Telephone intercepts can sometimes end up in the wrong hands. And, occasionally, technical difficulties mean that only one side of the conversation is intercepted.
What might have happened if an intercepted conversation like this had been made public by Wikileaks, or some other group that leaks official secrets to the public at large?
Hi, is that the ICO’s Breach Notification Department? It’s Maud at the Serious Fraud Office. We’ve had a bit of an incident over here, and our interim Data Protection Officer thought you might want to know. It’s all a bit hush hush – so you mustn’t tell anyone else about it.
What? Dunno how it happened. Probably some kid on work experience got carried away with the address labelling machine in the post room, and stuck the wrong address labels on some boxes.
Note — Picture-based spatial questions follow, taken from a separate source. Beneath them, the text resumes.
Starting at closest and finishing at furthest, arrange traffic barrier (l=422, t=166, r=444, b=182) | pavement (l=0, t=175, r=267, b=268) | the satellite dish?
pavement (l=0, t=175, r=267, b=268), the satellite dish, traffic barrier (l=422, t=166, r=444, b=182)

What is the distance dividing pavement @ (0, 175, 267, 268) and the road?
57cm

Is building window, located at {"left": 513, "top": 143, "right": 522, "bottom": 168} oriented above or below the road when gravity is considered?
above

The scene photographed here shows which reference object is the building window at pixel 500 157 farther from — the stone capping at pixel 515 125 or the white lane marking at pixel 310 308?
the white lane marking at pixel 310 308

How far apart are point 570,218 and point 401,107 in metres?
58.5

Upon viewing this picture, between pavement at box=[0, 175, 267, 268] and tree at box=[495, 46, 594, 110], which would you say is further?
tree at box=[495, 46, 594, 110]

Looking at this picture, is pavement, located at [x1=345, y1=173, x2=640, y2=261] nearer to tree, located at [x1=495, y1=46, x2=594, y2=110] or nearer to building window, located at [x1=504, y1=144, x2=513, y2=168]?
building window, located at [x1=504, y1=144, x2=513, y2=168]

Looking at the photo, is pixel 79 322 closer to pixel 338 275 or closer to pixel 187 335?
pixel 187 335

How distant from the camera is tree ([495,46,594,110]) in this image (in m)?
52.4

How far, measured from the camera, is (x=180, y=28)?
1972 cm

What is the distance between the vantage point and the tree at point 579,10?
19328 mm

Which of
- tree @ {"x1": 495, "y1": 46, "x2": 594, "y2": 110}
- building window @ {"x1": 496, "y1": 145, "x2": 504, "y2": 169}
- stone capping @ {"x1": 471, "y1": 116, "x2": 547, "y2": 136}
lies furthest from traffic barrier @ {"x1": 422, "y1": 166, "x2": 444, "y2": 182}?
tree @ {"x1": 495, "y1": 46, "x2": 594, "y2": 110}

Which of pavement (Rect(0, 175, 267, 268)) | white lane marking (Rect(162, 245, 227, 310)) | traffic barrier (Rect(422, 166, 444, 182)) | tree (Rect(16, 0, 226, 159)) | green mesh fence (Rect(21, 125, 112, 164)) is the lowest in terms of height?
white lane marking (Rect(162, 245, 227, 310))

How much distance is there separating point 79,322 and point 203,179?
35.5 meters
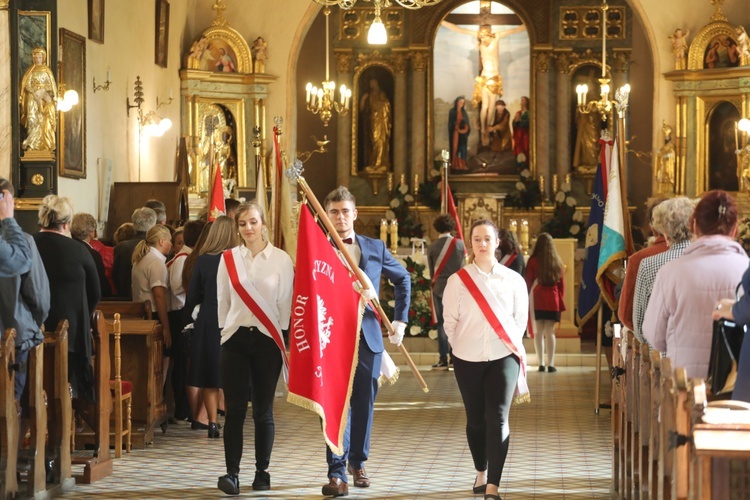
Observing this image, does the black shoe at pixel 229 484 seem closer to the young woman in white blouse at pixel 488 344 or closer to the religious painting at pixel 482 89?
the young woman in white blouse at pixel 488 344

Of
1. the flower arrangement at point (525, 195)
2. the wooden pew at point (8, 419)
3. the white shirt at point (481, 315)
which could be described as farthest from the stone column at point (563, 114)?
the wooden pew at point (8, 419)

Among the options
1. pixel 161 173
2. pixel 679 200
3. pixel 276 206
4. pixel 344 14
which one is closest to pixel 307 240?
pixel 679 200

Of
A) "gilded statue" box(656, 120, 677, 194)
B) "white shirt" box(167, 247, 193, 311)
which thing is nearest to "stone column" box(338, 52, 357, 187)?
"gilded statue" box(656, 120, 677, 194)

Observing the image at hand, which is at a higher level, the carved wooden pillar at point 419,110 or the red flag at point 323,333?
the carved wooden pillar at point 419,110

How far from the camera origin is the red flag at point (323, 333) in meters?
7.05

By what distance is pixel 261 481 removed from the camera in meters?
7.30

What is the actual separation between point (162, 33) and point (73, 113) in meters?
4.07

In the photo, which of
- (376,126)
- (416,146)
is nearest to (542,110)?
(416,146)

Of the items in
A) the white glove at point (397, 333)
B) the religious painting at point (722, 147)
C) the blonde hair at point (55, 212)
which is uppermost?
the religious painting at point (722, 147)

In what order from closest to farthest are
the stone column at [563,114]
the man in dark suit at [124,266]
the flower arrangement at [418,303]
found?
the man in dark suit at [124,266], the flower arrangement at [418,303], the stone column at [563,114]

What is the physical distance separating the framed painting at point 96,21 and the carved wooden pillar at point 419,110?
8.84 m

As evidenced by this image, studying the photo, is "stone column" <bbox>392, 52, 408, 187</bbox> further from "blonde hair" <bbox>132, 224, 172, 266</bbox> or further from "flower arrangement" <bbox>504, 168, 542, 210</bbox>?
"blonde hair" <bbox>132, 224, 172, 266</bbox>

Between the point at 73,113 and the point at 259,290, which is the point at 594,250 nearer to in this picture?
the point at 259,290

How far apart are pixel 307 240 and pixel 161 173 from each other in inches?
419
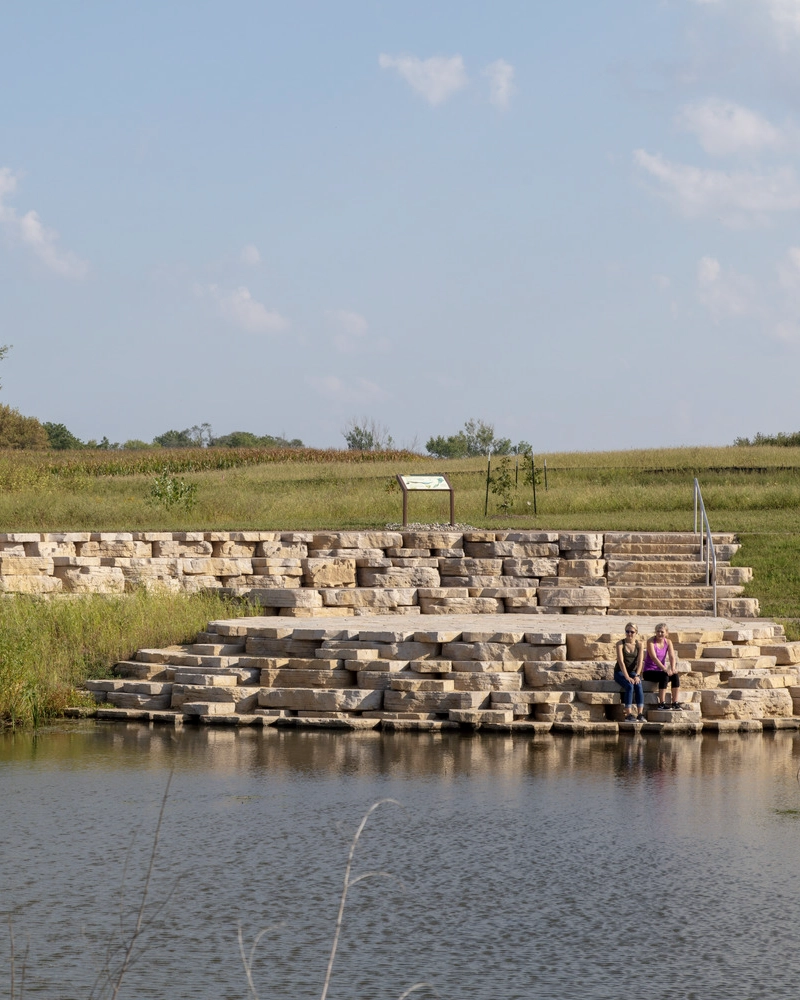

How many boxes did you say? Dunno. Enough to hold about 32,000 pages of documents, 81 audio tapes and a load of computer files.
When did it happen, did you say? Dunno. Probably last year between May and October. We realised that something was wrong about 3 months ago, and we think we’ve recovered about 98% of the material. So we’re only short of about 1,600 documents, a couple of audio tapes and a handful of computer files.
What were they about, did you say? Dunno – I haven’t read any of them. They came from that team that carried out a 6 year investigation into allegations that British Aerospace had paid bribes around the world to secure lucrative arms contracts. You know, the one that ended with BAE paying out almost £300 million in penalties. Yes, that was the one.
Who were they mistakenly sent to? I can’t tell you that. That’s against data protection. These recipients have got rights, you know.
Whattdya mean we’ve got to fill in a breach notification form and you’ve going to start an investigation? We’re the ones that do the investigating around here.
Civil Monetary Penalties? Are you mad? Do you think we’re seriously gonna cough up simply because some prat stuck the wrong labels on some bloody boxes? Don’t you know how many boxes there are, lying around our post room? We deserve medals for making sure incidents like this don’t happen every week. It’s not that serious, you know. Nowhere near as serious as most of the crimes we’re trying to investigate.
Well, if you’re going to take that attitude, then there will be a problem. All I was told to do was give you a quick call on the sly so you’ve clocked that we’ve ticked the “no publicity” box for this incident. Stuff like this is embarrassing. So keep it quiet, ok?
Whattdya mean it’s all over the papers today?
In that case, the SFO will revert to plan B. We’ve given you an oral report of the incident. So what if it's 3 months late. If you want one in writing it’ll take us another 3 months – and by the time you guys have had satisfactory answers to every point you raise it’ll be well into autumn 2014. By that time, hopefully some other poor sod will have reported an even more newsworthy data breach, and the heat will be off us. Oh, and our interim Data Protection Officer tells me we’re fast running out of money, so there’s no hope of you slapping a huge fine on us for our sloppy data handling standards. We’ve stopped school kids from getting work experience in the post room, and that’s all that can be done right now. They’ve been reassigned to the typing pool, instead.
Oh, and don’t go around in public mouthing off about us or telling everyone that you’re investigating us. There must be a law against that, somewhere.
Section 59 of the Data Protection Act prevents the Information Commissioner or his staff from revealing what enforcement action they intend to take, until it has been taken (unless the news is already in the public domain). So we can only dream about what may happen.